To begin with, I’ve got milling around in my head what the authors of this article call “The Anti-Starbucks Discourse,” meaning that I share with a lot of folks certain criticisms of the Starbucks corporate enterprise. Whether because of infamous business practices, the exorbitant prices, the quality of the product, or the sense of the manufactured, 100% calculated experience of the environment, there’s to begin with a certain amount of self-doubt and guilt when I buy coffee there as opposed to frequenting the independent or the local–which I used to ALWAYS do when I lived closer to the independent and the local. Convenience has brought me back into the Starbucks fold against my better judgements. And then, feeling a bit sheepish to begin with about just being there, I see Fiona Apple’s new cd staring out at me from the counter. Fiona seems to be saying, “It’s all right. It’s all good. Look, I’m here. And you like me. Why can’t you like the rest of it?” It’s pure genius on the part of the PR people at the helm of this monolithic corporate enterprise, this strategy of fooling me into believing that, within this massive business structure, the local, no, the individual cultural interests are maintained and honored here. Hence: “Glocalization.” For me, in Milwaukie, Oregon, there’s nothing “local” about Fiona Apple. But there is something fiercely independent, individualistic about her, weird, eclectic, anti-establishment, personal, all things I value–for sale in a place that epitomizes what I don’t value: homogeneity, sterility, conformity, consistency–in the Emersonian sense: “A foolish consistency is the hobgoblin of little minds, adored by little statesmen and philosophers and divines. . .”

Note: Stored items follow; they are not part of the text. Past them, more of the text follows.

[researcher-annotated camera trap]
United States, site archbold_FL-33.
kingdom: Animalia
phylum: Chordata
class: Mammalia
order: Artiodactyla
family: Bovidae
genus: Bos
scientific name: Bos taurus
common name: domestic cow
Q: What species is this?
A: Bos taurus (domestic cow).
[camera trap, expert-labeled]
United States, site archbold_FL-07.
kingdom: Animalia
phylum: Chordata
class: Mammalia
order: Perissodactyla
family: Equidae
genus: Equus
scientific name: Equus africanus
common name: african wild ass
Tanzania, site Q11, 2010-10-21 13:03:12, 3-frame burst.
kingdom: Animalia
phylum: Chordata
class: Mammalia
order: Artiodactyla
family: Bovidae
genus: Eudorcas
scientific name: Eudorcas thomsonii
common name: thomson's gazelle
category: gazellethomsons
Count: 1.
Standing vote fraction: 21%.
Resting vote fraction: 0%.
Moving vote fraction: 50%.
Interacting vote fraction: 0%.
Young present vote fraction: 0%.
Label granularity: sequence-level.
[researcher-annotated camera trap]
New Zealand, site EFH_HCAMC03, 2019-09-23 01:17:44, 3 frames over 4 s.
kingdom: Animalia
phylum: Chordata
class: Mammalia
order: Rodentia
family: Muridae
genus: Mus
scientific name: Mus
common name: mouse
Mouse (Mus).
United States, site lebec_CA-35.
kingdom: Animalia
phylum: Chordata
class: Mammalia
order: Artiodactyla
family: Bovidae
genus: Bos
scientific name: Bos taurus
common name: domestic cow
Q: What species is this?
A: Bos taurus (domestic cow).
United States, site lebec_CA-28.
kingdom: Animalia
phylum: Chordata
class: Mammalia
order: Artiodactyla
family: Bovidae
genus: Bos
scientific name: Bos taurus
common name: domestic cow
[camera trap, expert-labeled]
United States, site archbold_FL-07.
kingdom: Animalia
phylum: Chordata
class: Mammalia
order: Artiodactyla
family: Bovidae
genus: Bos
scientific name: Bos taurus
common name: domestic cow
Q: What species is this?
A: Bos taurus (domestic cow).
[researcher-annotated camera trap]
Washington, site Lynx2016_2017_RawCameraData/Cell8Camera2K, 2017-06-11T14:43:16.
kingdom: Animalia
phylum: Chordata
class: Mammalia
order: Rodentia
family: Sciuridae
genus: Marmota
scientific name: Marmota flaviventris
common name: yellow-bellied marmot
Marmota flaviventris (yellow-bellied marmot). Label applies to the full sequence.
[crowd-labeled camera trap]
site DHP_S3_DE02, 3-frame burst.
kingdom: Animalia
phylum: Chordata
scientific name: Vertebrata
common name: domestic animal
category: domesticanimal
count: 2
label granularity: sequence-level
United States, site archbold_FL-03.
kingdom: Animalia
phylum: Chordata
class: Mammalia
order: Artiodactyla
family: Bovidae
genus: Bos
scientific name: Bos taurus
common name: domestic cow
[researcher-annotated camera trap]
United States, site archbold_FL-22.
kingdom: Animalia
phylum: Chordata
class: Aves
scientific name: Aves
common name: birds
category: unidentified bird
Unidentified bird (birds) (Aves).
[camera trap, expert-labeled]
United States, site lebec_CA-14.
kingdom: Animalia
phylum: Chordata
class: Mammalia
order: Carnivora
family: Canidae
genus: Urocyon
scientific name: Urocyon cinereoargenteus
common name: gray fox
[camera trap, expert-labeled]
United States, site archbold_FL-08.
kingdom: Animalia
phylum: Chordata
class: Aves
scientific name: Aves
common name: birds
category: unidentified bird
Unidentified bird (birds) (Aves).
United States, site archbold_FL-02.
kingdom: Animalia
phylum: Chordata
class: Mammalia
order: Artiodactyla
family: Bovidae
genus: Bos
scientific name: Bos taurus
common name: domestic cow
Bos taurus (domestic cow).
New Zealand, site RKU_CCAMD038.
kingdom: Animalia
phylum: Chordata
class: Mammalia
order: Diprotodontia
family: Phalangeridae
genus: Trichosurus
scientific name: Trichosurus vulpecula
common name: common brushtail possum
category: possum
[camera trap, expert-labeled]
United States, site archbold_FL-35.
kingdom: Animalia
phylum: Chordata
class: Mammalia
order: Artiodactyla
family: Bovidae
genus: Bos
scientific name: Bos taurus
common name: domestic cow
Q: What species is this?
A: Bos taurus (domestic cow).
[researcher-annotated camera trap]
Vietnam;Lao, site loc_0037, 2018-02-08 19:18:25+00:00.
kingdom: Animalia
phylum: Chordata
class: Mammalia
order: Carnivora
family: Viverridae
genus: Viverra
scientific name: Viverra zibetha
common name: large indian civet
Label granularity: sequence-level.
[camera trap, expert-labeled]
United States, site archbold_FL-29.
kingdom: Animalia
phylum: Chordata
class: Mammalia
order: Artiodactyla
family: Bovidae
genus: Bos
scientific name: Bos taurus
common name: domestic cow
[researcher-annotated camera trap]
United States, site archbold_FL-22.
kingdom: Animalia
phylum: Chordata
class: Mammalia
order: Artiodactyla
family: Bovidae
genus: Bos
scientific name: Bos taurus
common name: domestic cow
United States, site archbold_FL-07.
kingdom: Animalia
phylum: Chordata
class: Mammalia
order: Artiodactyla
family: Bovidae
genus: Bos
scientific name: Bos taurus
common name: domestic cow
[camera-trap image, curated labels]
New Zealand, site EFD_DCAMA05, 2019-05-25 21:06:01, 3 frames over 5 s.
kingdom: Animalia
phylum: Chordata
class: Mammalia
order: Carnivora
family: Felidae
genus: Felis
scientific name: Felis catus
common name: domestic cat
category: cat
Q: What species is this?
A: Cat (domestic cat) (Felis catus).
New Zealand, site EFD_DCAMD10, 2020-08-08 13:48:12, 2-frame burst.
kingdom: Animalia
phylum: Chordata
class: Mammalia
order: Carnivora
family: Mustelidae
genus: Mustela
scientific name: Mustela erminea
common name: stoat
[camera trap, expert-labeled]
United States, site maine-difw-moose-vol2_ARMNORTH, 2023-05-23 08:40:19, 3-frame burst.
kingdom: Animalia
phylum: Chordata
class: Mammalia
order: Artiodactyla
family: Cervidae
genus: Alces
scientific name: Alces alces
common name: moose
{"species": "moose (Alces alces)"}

And this, I guess, is what weirds me out: the dichotomous feeling of patronizing an establishment at once sell-out and full of hipster credibility, at once representative of predatory corporate greed and independent spirit and experimentation, an establishment homogenous and conformist staffed by young, tattooed, pierced, multi-color hair-doed baristas.
I can’t buy Fiona Apple’s new album there. It would seem, somehow, sacrilegious, wrong, and forced–yes, forced, because I bet that music sales at Starbucks are almost entirely 100% compulsive purchases. No one says or thinks, “Fiona Apple’s new record was released today; let me go down to Starbucks and pick that baby up.” No one says or thinks that. Instead, they say, “I want coffee. Oh my god, look, there’s Fiona’s new record. I want that, too. Let me buy it now along with my coffee.” And that, for some whacky reason according to Michael Jarmer, is no good. Let us buy coffee when we are thirsty for coffee. And let us buy music when we are thirsty for that–and let us be okay with transporting ourselves in whatever way we can to a place that specializes in the medium. Let’s go to the local coffee shop for coffee, and the local record store for records. Then all is right in the world.